Some things you just have to do….one of those things in Cape Town is visiting The Western Cape; the drive from Cape Town is beautiful through the Dynefontein Mountains and wine vineyards. Our first quick stop on the drive was at Hermanus Beach. Hermanus is popular for land-based whale watching of the southern right whale; a fantastic past time for a short time or if you’re 90. If you remember from my post regarding the “big 5” and “magnificent 7” while on safari;the large whales are considered one of the “Big 2” in the sea in South Africa. We continued up the coast a couple more miles until we finally came to Gansbaai. This sleepy sea village is home to the other animal part of the “Big 2” in the sea.
As we boarded the boat my stomach flipped over with nerves and my mind raced with anticipation. Shark cage diving is not what I do on an average Tuesday. Oh yeah, you heard correctly. Shark cage diving with actual great white sharks! Don’t worry the sharks can’t get into the cage, or at least that’s what I was told while I was signing a two page waiver. As soon as we dropped anchor the skippers on the boat began making chum, I suddenly had a strong desire for sushi. Anyway, we waited and waited and waited. The crew continued to scatter the chum and we patiently waited, and waited and waited. Eventually we picked up anchor and moved to a new spot. The first group of five people climbed into the cage and I stood on the upper deck of the boat ready for the first shark view. Once in the cage the crew threw a large chunk of bait attached to a buoy about 10 feet out from the boat. When a shark got close the crewmember in charge of spotting alerted the divers and then yelled “DOWN!” The crew reeled the bait towards the boat in hopes that the shark would swim really close to the cage. We didn’t have diving equipment, only our breath, when the crew yelled down we pulled ourselves below the surface of the water.

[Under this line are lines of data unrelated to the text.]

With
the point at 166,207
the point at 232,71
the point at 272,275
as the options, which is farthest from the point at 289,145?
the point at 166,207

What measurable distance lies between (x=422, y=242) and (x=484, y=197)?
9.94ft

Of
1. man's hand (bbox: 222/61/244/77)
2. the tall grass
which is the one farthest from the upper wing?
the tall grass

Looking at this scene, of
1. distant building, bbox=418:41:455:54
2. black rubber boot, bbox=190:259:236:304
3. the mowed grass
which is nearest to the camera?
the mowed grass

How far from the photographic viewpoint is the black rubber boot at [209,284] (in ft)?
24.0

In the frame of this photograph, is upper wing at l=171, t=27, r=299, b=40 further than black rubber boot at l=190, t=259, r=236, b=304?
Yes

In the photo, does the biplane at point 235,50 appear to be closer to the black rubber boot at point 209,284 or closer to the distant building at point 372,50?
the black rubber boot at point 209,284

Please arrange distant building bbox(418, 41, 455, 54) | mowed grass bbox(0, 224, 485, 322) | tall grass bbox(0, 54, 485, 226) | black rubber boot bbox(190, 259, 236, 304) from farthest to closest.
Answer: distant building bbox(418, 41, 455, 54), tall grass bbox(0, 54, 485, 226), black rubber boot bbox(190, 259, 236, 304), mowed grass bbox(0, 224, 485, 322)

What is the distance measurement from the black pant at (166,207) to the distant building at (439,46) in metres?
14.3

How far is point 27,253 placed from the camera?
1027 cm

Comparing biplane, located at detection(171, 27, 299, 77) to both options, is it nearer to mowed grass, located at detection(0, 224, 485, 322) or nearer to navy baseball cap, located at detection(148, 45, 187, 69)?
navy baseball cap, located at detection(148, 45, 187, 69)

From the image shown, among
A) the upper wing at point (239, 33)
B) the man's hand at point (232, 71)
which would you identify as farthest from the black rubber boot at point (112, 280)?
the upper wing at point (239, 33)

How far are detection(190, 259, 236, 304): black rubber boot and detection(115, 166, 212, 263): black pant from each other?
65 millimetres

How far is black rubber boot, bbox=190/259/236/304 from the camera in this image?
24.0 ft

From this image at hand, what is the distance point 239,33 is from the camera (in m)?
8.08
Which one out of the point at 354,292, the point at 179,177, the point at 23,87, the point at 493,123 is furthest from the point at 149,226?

I was in-group two; without hesitation I put on my weight belt, mask and booties and jumped right into the cage. After seeing group one I wasn’t scared just excited to have my turn. We didn’t have as much luck with sightings in the second group; I saw the shark swim by and ignore the bait a few times. Nothing scary, nothing too exciting except that my fingers began to shrivel and freeze. I got out of the cage with a tepid feeling; I thought there should be more sharks and more excitement. The word on the street is that in the summer (which it is now) the water is actually colder and the sharks aren’t as active. Fortunately, there were only four people for the last group and when the crew asked if anyone wanted to go again I jumped at the opportunity. I climbed back into the freezing water to get another look at jaws! This was a great decision because even though I was shivering I had one of the best views of the entire day. At one point Jaws came around for the bait and this time he went for it and came swimming DIRECTLY into the cage. It all happened so quickly, but it was extremely intense. I started screaming under the water when I saw the massive jaws, teeth and eyes about 6” away from my face. The shark swam away quickly and we all surfaced amazed and yelling about the experience. The crew pulled us out of the cage because we had to get into shore while the tide was still high; we stayed on our shark high the entire ride back to Cape Town.